Source: Vancouver Sun

real trees more sustainable than fakesAn artificial Christmas tree would have to be used for 20 years before its carbon footprint matches that of a farmed tree, according to a forestry professor at the University ofB.C.

Steve Mitchell said most artificial trees are kept only six years before fashions change and owners throw them out. Most end their life in a landfill.

“Artificial trees need to be kept for 20 years for the carbon emissions to be equivalent to using natural trees,” Mitchell said, referring to a life cycle study done in 2009 by Ellipsos, a Montreal-based sustainable consulting company.

People can choose a wild tree and either a farmed cut tree or a farmed living tree. Of all the options, the most sustainable is a wild tree, he said.

Since wild trees aren’t fertilized or groomed like farmed trees, the only fossil fuels used in turning them into products comes from the energy used in transporting them to the consumer, he said.

In B.C., the greatest source for wild trees is under BC Hydro transmission lines or along forest road rights-of-way. There is no charge for a permit to cut Christmas trees for personal use on Crown land. They’re available for most districts from the Ministry of Forests, Lands and Natural Resource Operations. But no trees can be cut in the Chilliwack District which includes Metro Vancouver and stretches from Bowen Island to Manning Park and from the U.S. border to Boston Bar.

Mitchell said one interesting technique that’s developed in the Kootenays are Christmas trees grown on Douglas fir stumps that have several branches growing on them.

“They’ll train one as a (Christmas) tree, let the others survive,” he said. “Once the branch is trained as a tree — they might have to do a bit of pruning — they’ll cut that tree at maturity.
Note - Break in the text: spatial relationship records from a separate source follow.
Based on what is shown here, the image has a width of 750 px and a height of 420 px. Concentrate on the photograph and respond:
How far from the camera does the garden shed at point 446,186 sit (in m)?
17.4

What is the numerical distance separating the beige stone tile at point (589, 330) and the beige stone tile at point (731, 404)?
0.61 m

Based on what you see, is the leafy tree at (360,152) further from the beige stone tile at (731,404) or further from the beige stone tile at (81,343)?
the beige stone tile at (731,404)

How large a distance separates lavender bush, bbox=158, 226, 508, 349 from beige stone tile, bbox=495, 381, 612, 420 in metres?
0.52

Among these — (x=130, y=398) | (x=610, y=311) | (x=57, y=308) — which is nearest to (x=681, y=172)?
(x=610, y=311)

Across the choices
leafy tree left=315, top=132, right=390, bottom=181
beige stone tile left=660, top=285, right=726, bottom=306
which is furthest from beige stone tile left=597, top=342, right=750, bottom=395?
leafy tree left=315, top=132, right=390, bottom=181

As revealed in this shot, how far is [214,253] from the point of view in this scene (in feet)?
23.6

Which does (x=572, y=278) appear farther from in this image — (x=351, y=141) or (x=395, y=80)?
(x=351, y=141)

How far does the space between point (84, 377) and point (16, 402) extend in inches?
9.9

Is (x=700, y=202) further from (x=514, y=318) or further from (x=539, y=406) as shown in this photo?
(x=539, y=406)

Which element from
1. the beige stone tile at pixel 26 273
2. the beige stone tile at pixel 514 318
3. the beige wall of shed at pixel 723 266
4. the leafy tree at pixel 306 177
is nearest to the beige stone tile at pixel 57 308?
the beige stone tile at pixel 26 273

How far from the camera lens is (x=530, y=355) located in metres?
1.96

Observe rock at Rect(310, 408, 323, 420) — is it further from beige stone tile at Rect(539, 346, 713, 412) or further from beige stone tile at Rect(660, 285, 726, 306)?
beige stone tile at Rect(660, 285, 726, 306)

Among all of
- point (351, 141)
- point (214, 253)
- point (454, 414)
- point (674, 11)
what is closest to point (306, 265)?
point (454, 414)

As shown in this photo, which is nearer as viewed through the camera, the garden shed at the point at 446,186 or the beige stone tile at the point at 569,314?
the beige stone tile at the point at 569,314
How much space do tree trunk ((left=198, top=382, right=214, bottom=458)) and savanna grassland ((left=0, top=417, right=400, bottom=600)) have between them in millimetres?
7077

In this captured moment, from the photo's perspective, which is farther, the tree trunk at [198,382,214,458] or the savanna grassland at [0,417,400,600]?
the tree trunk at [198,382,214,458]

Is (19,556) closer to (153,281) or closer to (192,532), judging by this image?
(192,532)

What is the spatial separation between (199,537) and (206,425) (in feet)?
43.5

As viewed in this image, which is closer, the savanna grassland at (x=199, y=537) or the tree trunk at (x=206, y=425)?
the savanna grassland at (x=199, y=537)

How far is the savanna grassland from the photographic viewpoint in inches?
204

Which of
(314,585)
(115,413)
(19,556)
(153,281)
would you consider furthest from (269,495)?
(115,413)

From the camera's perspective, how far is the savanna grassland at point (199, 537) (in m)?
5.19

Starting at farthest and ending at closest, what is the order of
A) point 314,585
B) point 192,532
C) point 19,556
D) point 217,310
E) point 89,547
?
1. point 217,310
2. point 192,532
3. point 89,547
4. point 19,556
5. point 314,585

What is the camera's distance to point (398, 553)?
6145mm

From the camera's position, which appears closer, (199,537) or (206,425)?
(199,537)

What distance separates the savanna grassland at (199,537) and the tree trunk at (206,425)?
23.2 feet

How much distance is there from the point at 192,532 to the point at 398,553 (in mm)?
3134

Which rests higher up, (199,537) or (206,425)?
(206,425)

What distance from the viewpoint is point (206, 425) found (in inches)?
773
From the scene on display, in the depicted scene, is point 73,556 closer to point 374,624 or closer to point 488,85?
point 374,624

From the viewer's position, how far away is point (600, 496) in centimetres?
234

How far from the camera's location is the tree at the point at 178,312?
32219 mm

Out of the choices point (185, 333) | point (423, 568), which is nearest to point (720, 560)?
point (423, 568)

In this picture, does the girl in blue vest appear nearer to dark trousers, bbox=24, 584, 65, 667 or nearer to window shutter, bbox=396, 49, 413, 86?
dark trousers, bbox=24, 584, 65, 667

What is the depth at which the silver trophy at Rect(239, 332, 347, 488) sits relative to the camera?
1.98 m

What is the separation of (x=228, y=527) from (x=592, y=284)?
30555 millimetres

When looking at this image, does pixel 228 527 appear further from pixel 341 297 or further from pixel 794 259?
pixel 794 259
They can get two or three trees from a single stump.”

He said wild trees can be purchased on Christmas tree lots. Most will come from southeastern B.C. where it is drier and where they grow slowly. They have a naturally dense form, he said, and it takes 15 to 20 years to get to two metres in height.

Farmed trees don’t achieve a conical shape by accident. They’re pruned and fertilized. They can be sprayed with herbicide to control insects. Since shipping farmed trees to the home accounts for about 50 per cent of carbon emissions for these trees, the closer the Christmas tree farm is to the consumer, the less fuel will be used, Mitchell said. “I’m not sure who ordained that Christmas trees have to be perfect cones,” he said. “I’m personally much more tolerant of defects. I have a little bit of Charlie Brown in me.”

There are also live Christmas trees that come with the root ball. Most start out as farmed trees, he said, and end up after Christmas in the garden. A Christmas tree rental service has started in Vancouver that delivers a live tree to a home for three weeks and then picks it up and takes care of it for the rest of the year. Evergrow Live Tree Rentals is already sold out for Christmas 2012.

Mitchell likes the smell of a real tree and grows his own. This year, he’ll be decorating a two-metre tall pine tree in his Point Grey home that he grew on a four-hectare property he owns on Vancouver Island.